Southeast Asia faces economic turmoil due to COVID-19
In China, more than 70,000 people have been infected with the coronavirus since Monday. According to the National Health Commission, 1,770 people have now died from the virus, 105 more than the previous count (data were taken as of February).
Less than two months after the outbreak of the virus, the economic damage in Asia is also increasing day by day. The International Currency Fund (IMF) calls for international action, but it remains unclear what it should look like. At the end of this week, G20 finance ministers will meet in Saudi Riyadh.
Beijing reported on Monday that it is dampening the economic shock of the coronavirus by further boosting the economy and also providing temporary corporate tax cuts. Those measures will increase the budget deficit.
The central bank previously pumped cash into the financial system, lowered interest rates to its lowest level in three years, and allowed local governments to contract $ 111 billion in debt. The Communist Party’s politburo wants China to achieve its economic goals, suggesting that the stimulus is still to come.
In Japan, it is feared that the coronavirus is pushing the economy into recession. The economy shrank by 1.6 percent in the last three months of last year, as Monday showed, as families tended to tighten after a VAT hike much harder than expected.
Because of that tax increase, companies reduced investments by 14 percent. The coronavirus threatens to shrink Japan again in the first quarter of 2020, representing a recession.
The Ministry of Trade and Industry cut its estimate for economic growth by one percentage point this year. It was previously at 0.5 to 2.5 percent growth. That is now a contraction of 0.5 percent to 1.5 percent growth. Analysts say Singapore is on track to record its biggest budget deficit in 20 years.
In Hong Kong, a government chief said this weekend that a ‘tsunami-like’ economic shock is coming that could cause unemployment to rise rapidly and push the budget record to a record high.

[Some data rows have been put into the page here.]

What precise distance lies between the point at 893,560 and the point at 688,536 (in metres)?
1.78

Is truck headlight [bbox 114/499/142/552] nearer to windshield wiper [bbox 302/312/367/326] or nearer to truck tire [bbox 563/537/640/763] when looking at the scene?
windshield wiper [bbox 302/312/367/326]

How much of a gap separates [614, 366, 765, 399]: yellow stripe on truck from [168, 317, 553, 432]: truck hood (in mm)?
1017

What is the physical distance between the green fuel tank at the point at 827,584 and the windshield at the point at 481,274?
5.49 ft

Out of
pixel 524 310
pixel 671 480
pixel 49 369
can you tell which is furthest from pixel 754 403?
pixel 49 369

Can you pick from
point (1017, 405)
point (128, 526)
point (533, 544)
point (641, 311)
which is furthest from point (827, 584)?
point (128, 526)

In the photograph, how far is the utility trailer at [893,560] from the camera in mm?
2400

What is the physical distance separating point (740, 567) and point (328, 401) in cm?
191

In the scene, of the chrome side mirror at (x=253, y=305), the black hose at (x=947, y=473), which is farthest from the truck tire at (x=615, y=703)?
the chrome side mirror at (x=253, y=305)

The Thai government cut its prospects sharply. While she previously expected 2.7 to 3.7 percent growth this year, it is now 1.5 to 2.5 percent. Interest has been reduced there.
Malaysia and the Philippines
The central bank has cut interest rates in both countries. Asian governments have pushed hard to immobilize the people so as to control the spread of the virus. But the lockdown threatens the people’s basic needs. The authorities have promised monetary help and have asked financial institutions to consider flexing their payment schedules for various loan repayments.